Jose Aldo o Conorze McGregorze i Johnie Kavanaghu: „To szmaciarze”
Jose Aldo wyjaśnia, dlaczego nie podoba mu się sytuacja w kategoriach lekkiej, półśredniej i średniej oraz odpowiada na krytykę ze strony Conora McGregora i Johna Kavanagha.
Świeżo upieczony nowy-stary mistrz kategorii piórkowej Jose Aldo, który przejął zwakowany przez Conora McGregora pas, nadal nie jest zadowolony z tego, co dzieje się w UFC. Tym razem jednak Brazylijczyk skupił się na pokazaniu niesprawiedliwości w organizacji na przykładzie innych zawodników.
W UFC od jakiegoś czasu panuje bałagan.
– powiedział Brazylijczyk w rozmowie z Combate.
W stosunku do mnie działo się to od dawna.
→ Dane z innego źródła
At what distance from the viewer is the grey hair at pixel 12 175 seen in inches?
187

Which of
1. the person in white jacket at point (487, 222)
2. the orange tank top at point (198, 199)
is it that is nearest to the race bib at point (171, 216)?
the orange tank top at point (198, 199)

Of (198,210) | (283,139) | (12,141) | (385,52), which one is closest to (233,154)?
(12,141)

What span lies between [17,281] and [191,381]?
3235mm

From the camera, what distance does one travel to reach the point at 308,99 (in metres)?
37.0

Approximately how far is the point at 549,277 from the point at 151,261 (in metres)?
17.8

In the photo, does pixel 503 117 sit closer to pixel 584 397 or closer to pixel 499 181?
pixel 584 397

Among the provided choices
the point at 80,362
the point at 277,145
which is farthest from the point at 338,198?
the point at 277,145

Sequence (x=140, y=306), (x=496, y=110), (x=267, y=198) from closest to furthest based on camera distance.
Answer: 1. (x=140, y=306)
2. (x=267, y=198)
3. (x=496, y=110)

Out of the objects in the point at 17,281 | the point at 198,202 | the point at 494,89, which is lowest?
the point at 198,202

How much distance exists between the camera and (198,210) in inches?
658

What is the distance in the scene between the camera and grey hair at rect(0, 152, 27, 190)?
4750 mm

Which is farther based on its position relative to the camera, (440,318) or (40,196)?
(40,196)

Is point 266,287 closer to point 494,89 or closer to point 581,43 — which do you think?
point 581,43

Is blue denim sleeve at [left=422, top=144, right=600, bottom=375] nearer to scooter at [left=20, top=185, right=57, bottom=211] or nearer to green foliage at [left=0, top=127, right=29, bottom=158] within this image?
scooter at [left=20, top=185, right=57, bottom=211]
Ośmieszyło to kategorię piórkową, a teraz ośmiesza to kategorię lekką. Khabib Nurmagomedov podpisał kontrakt na dwie walki o pas, a nie dostał żadnej. Mamy też Demiana Maię w kategorii półśredniej i nawet dłużej czekającego w kategorii średniej Ronaldo Jacare.
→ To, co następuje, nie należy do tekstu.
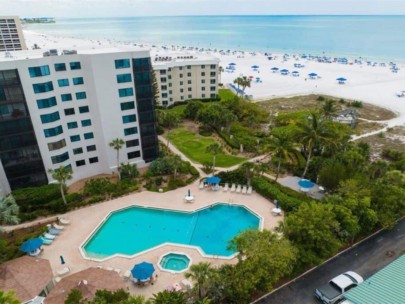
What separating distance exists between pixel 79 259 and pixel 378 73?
148809 millimetres

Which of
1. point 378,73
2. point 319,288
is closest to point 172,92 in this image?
point 319,288

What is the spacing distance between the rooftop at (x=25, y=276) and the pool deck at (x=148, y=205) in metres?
2.20

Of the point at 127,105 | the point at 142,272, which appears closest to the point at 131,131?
the point at 127,105

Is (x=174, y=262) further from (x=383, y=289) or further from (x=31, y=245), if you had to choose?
(x=383, y=289)

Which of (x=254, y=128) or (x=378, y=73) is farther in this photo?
(x=378, y=73)

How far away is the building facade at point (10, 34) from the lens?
142 meters

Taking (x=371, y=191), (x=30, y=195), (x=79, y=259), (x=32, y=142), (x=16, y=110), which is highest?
(x=16, y=110)

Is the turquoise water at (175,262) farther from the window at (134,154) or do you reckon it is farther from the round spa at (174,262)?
the window at (134,154)

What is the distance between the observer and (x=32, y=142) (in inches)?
1652

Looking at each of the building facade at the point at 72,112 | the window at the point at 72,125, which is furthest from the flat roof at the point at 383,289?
the window at the point at 72,125

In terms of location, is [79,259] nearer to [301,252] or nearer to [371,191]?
[301,252]

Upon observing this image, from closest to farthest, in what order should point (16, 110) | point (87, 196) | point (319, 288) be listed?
1. point (319, 288)
2. point (16, 110)
3. point (87, 196)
Dla mnie jest w porządku, zawsze byłem dominującym mistrzem, ale co ma powiedzieć Jacare? Ciągle wygrywa, a nie dostaje walki o pas. Powtarzają mu, że będzie walczył o pas, a nie dzieje się to. I wygląda na to, że nigdy do tego nie dojdzie. Ogólny bałagan.
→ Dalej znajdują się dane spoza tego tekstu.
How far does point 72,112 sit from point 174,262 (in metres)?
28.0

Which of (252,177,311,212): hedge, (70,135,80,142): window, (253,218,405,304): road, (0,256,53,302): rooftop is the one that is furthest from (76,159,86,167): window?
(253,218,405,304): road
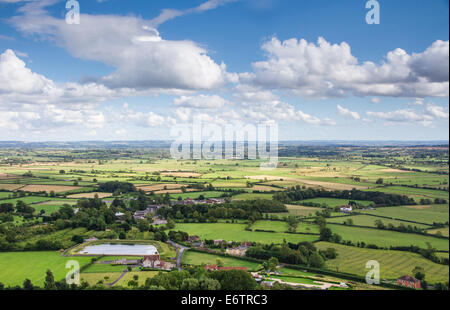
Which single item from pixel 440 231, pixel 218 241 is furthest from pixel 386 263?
pixel 218 241

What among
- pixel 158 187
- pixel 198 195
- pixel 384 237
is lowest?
pixel 384 237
Brazylijczyk, który w sobotę pozna swojego następnego rywala – na gali UFC 206 w Toronto powalczą o to miano Max Holloway i Anthony Pettis – odniósł się też do słów krytyki ze strony Johna Kavanagha i Conora McGregora, którzy wyśmiali przyznanie Aldo pasa mistrzowskiego.
Wiedziałem, że będę mistrzem, a on wie, że to, co zdarzyło się w pierwszej walce, nigdy się nie powtórzy. To było wiadome, że będę mistrzem ponownie, więc nie mam problemu ze sposobem, w jaki do tego doszło.
– powiedział Aldo, który wcześniej zapowiedział, że przejdzie do kategorii lekkiej, aby tam dopaść Irlandczyka.
Zawsze powtarzałem, że liczy się to, aby na moich biodrach był pas. Bez względu na wszystko jestem mistrzem. Nie dbam o to, co mówi jego trener. Kim w ogóle jest jego trener? Nie znam go. Obaj to szmaciarze.